STUDY TEXT =>

# umbrella and 430ex ii



## Brandman (May 13, 2012)

So i just purchased a 430ex ii and also bought a stand and flash mount for an umbrella. A girl at my school gave me a white umbrella that measures about 4 feet across. do you think that the 430 will fill a 4ft umbrella and what is the difference in the size umbrellas. sorry if this is a dumb question i am just now getting into flash photography


----------



## Buckster (May 13, 2012)

Brandman said:


> So i just purchased a 430ex ii and also bought a stand and flash mount for an umbrella. A girl at my school gave me a white umbrella that measures about 4 feet across. do you think that the 430 will fill a 4ft umbrella and what is the difference in the size umbrellas. sorry if this is a dumb question i am just now getting into flash photography


The bigger the size, the softer the relative light, all else being equal (amount of light, distance to subject).

Set it up, use as much of the shaft of the umbrella as possible to get the umbrella and the light separated, adjust the zoom on the light for wide angle coverage, then step in front of the set up and point the camera directly at the face of the umbrella so that you get the whole umbrella in your viewfinder, take a shot, dial the exposure up or down as needed till you're hopefully looking at detail on the umbrella, and see if the light fills the umbrella, or if there's a hot spot.

Either way, it'll work to soften the light.


----------



## KmH (May 13, 2012)

Umbrella size also determines the type of shot it can be used for. You can vary where on the shaft where you clamp the umbrella in the mount to adjust how much the umbrella is filled with light.

For the softest light and most diffused shadow edges (shadow wrap) you will want the umbrella as close to the subject as you can get it. So the umbrella can be used in both a shoot-thorugh mode and a reflected mode.

A 48" umbrella can be used for up to 3/4 length, single person portraits.


----------

ACTIVITY LIST =>
1. In the umbrella thread, what kind of portraits does a 48" umbrella suit?
2. Explain why, according to the umbrella thread, the umbrella should sit as close to the subject as possible.
3. Duplicate the passage of the umbrella thread starting with "Umbrella size also" and going on through "a reflected mode.".

DATA SEGMENT =>
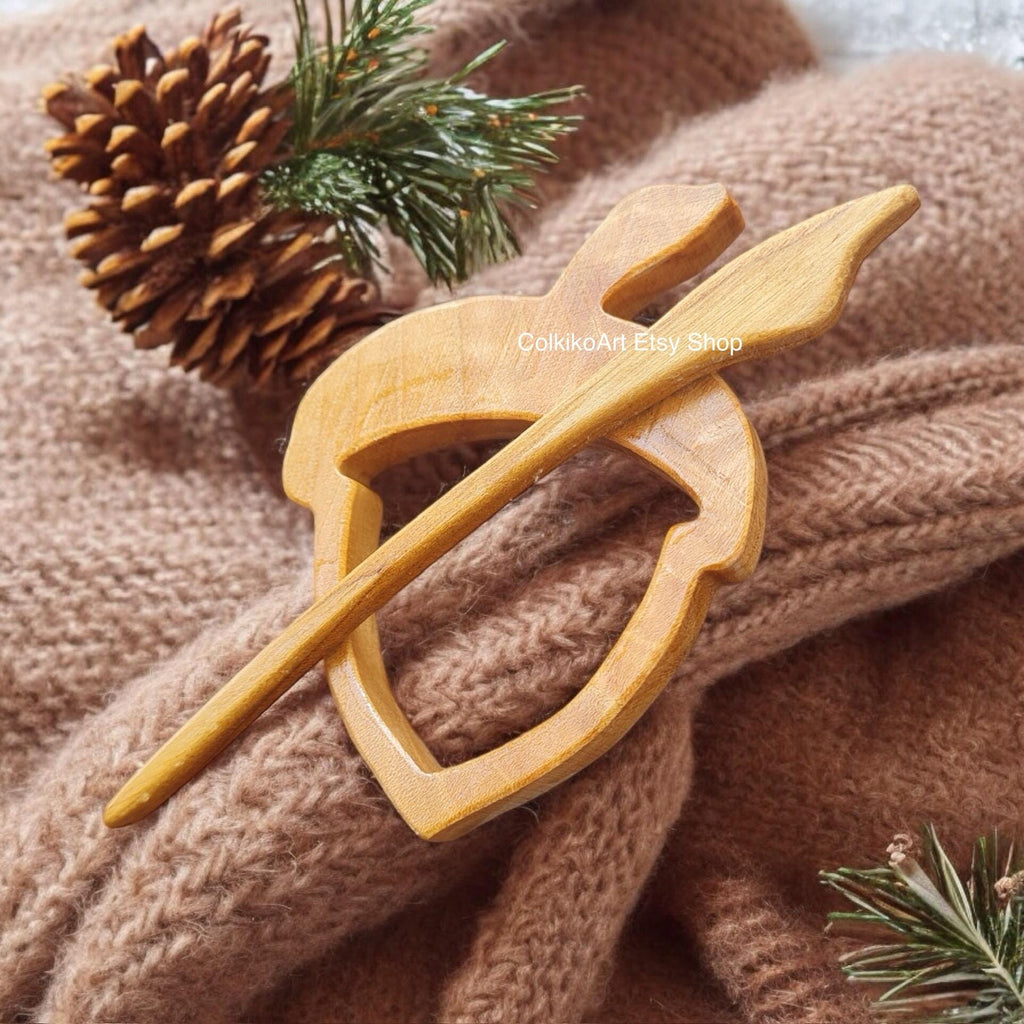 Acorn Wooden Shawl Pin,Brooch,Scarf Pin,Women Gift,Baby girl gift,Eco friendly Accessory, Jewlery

SOLUTION LIST =>
1. Single-person portraits up to 3/4 length.

2. Placing the umbrella as close to the subject as you can gives the softest light. It also gives the most diffused shadow edges, which the thread calls shadow wrap.

3.
Umbrella size also determines the type of shot it can be used for. You can vary where on the shaft where you clamp the umbrella in the mount to adjust how much the umbrella is filled with light.

For the softest light and most diffused shadow edges (shadow wrap) you will want the umbrella as close to the subject as you can get it. So the umbrella can be used in both a shoot-thorugh mode and a reflected mode.